The word splitting processing module is used for sending information to the information interception module or the information auditing module according to rules: when three or more than three words containing the split words exist in one message, the message is not approved and intercepted;

result＝1.2*Y_{Interception word}-Y_{Released word}，

Y_{Interception word}Weight value of each interceptor, Y_{Released word}Weight values for each released word; if result is greater than or equal to 0, the information is not checked and passed, and the result isSending the information to an information interception module for interception; if result is less than 0, sending the information to an information auditing module;

The information interception module is also used for recording an audit log of intercepted information.

Example 3

step three, acquiring information sent by a user;

step four, preprocessing each piece of acquired information sent by the user;

result＝A*Y_{Interception word}-Y_{Released word}，

Claims

1. A detection method for character-breaking sensitive words of short messages is characterized in that: the method comprises the following steps:

step one, establishing a word splitting sensitive word information base;

step three, acquiring information sent by a user;

step four, preprocessing each piece of acquired information sent by the user;

step five, performing word retrieval analysis on the preprocessed information by using the sensitive words through a retrieval tree, entering step six if the information does not contain the information content of the sensitive words with the word breaking function, and entering step seven if the information contains the information content of the sensitive words with the word breaking function;

result＝A*Y_{Interception word}-Y_{Released word}，

2. The method for detecting the word sensitive to the word separation by the short message according to claim 1, wherein: the retrieval tree is a double-array Trie tree.

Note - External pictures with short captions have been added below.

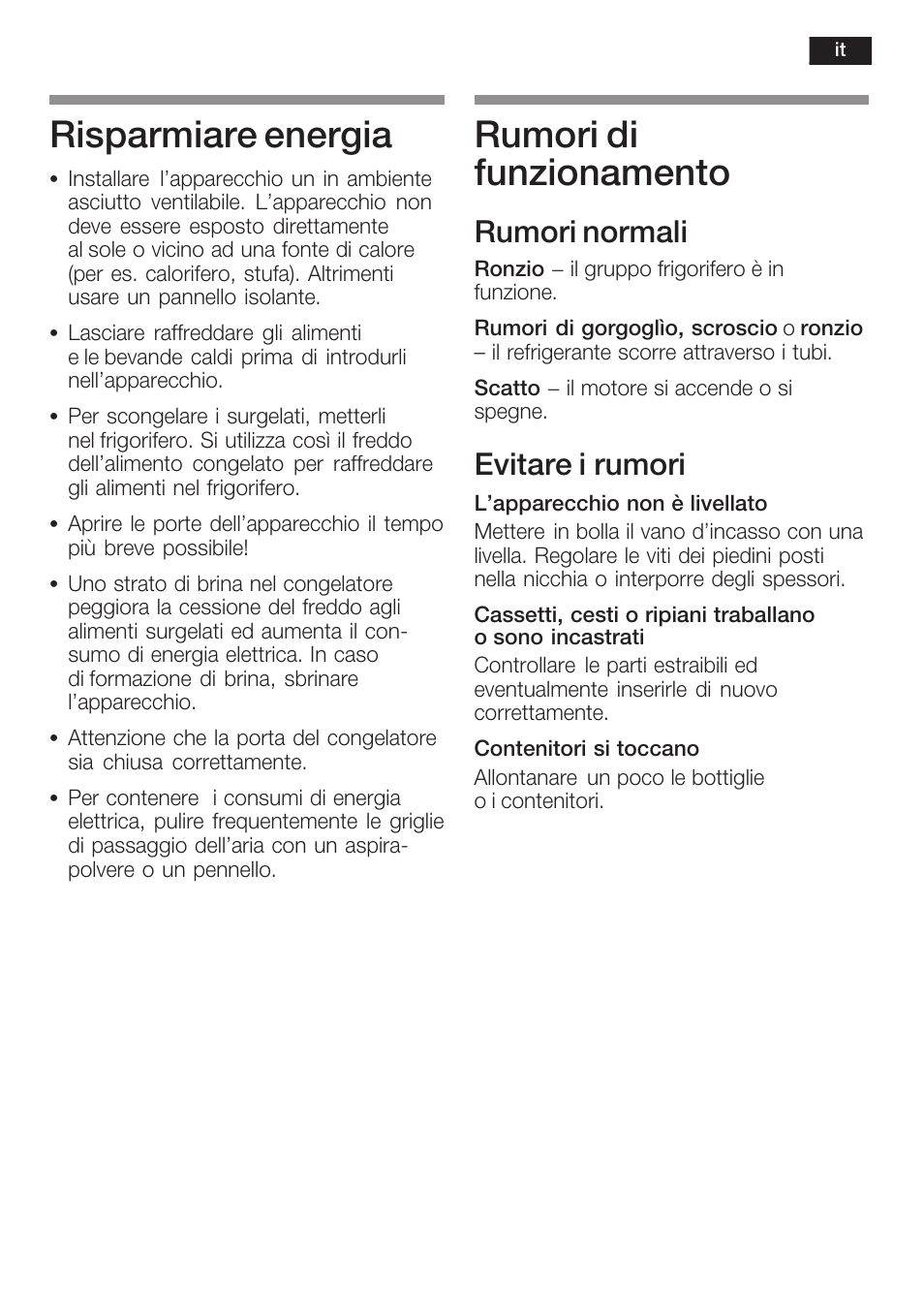 Risparmiare energia, Rumori di funzionamento, Rumori normali | Evitare i rumori | Siemens K125F User Manual | Page 77 / 105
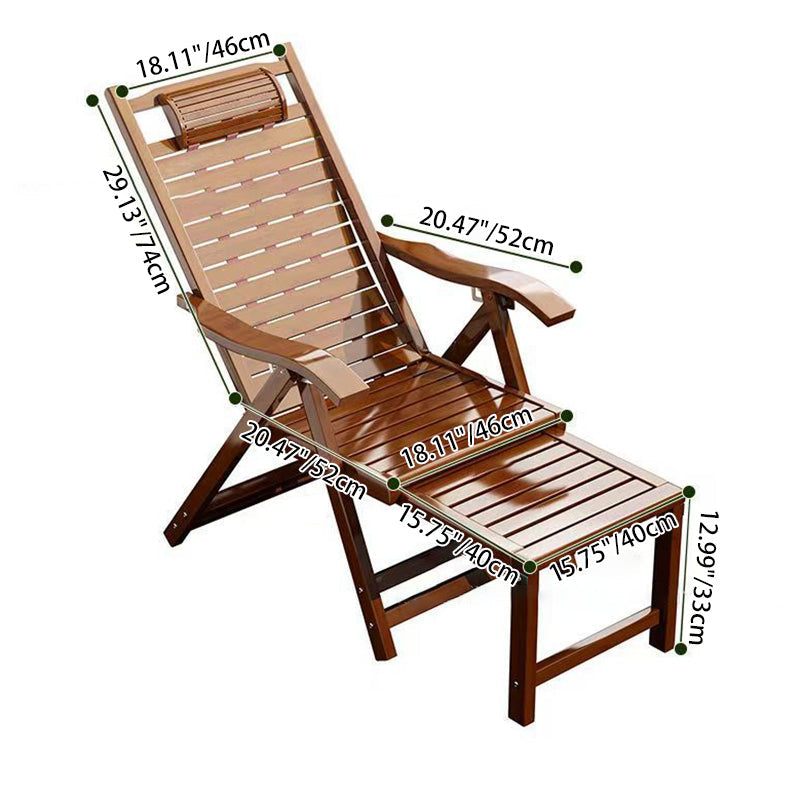 Sillón Reclinable Rectangular Plegable de Bambú y Madera de Estilo Chino Tradicional con Respaldo y Reposabrazos para Sala de Estar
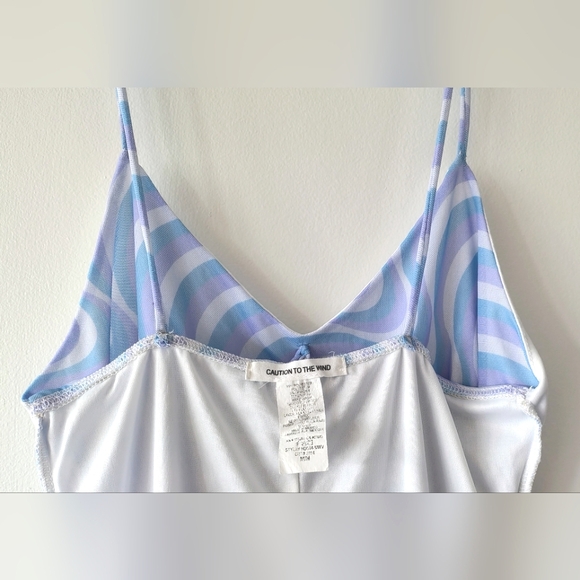 Baby Blue, White, & Lavender Sheer Babydoll Lettuce Trim Midi Dress Size M - Picture 12 of 12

3. The method for detecting the word sensitive to the word separation by the short message according to claim 1, wherein: and A is 1.2.

4. The method for detecting the word sensitive to the word separation by the short message according to claim 1, wherein: and in the step eight, performing information auditing based on NLP natural language analysis and fastext algorithm.

5. The method for detecting the word sensitive words separated by the short message according to any one of claims 1 to 4, wherein the method comprises the following steps: in the fourth step, the preprocessing of the data includes, but is not limited to, the following: converting traditional characters into simplified characters, converting full-angle characters into half-angle characters, removing meaningless characters, and replacing continuous blank spaces with one.

6. A detection device for character-breaking sensitive words of short messages is characterized in that: the detection device includes: an information receiving module, a content preprocessing module, a sensitive word character analysis module, a sensitive word mutual information MI calculation module, a character splitting processing module, an information auditing module, an information display module and an information intercepting module, wherein,

7. The apparatus of claim 6, wherein the apparatus comprises: the information interception module is also used for recording an audit log of intercepted information.

8. A computer storage medium on which a computer program is stored, characterized in that the program realizes the steps one to eight of claim 1 when executed by a processor.